Senior US Republican and Democratic lawmakers proposed targeted sanctions and travel restrictions on Myanmar military officials on Thursday over the treatment of the country’s ethnic minority Rohingyas, one of the strongest efforts yet for Washington to intervene in the humanitarian crisis.
Announced the day before Republican president Donald Trump leaves on his first trip to Asia since taking office, the legislation would reimpose some sanctions lifted last year as Myanmar returned to democracy. It would bar the United States from supplying most assistance to the country’s military until it has been certified that perpetrators of atrocities against the Rohingya are being held accountable.
The measure does not target Burmese leader Aung San Suu Kyi, head of Myanmar’s civilian-led government and a Nobel peace laureate who still enjoys strong support among some US officials.
But congressional aides said it is intended to underscore a strong desire among many members of Congress for her to do more to help the Rohingya.
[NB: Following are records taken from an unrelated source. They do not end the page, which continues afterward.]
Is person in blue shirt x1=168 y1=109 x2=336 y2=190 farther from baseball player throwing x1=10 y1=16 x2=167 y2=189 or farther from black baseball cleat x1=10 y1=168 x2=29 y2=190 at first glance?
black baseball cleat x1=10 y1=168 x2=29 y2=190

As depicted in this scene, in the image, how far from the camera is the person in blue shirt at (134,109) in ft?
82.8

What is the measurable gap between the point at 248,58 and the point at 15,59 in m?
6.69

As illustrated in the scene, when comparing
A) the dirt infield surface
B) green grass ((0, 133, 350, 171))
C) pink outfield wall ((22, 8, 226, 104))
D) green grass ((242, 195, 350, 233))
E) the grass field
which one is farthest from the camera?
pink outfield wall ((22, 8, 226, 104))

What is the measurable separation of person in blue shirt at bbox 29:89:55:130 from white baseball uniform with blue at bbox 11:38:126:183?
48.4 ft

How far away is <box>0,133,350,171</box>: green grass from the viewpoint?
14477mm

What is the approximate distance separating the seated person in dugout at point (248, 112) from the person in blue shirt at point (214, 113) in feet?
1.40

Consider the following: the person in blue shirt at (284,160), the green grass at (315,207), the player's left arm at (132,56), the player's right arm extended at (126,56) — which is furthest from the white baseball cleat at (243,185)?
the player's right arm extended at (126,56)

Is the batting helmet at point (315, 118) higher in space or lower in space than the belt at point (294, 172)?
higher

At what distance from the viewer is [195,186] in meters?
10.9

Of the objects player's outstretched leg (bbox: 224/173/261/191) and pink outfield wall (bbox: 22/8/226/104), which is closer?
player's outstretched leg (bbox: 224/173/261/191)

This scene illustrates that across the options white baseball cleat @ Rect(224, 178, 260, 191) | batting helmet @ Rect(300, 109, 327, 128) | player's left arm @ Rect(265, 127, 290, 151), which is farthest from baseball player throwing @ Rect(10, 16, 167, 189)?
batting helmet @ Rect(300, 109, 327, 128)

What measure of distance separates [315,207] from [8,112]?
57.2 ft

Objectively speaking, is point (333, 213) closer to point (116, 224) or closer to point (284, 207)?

The bill is sponsored by lawmakers including the Republican Senate Armed Services Committee chairman John McCain, and Senator Ben Cardin, the top Democrat on the Senate Foreign Relations Committee, according to an early summary of the bill seen by Reuters.
Among other things, it re-imposes a ban on jade and rubies from Myanmar, requires a report on which individuals should be subjected to visa bans and targeted sanctions, and instructs the US Treasury Department to support only international financial assistance programs that do not partner with enterprises owned by the Myanmar military.
A companion bill is also being introduced in the House of Representatives. That measure also has bipartisan support, led by Representative Eliot Engel, the top Democrat on the House Foreign Affairs Committee, and Republican Representative Steve Chabot, another foreign affairs panel member, increasing the measure's chances of eventually becoming law.
Members of Congress have been clamouring for a strong response to the plight of the Rohingya, and the Trump administration has been weighing labelling their treatment ‘ethnic cleansing.’
The State Department announced on Thursday that Secretary of State Rex Tillerson would accompany Trump on his trip to Asia, but that Tillerson would also make a stop in Myanmar.
More than 600,000 Rohingyas have fled Rakhine state in Buddhist-majority Myanmar, mostly to neighbouring Bangladesh, since security forces responded to Rohingya extremists’ attacks on August 25 by launching a crackdown that has included reports of burnt villages and widespread killings. The United Nations has already denounced it as a classic example of ethnic cleansing.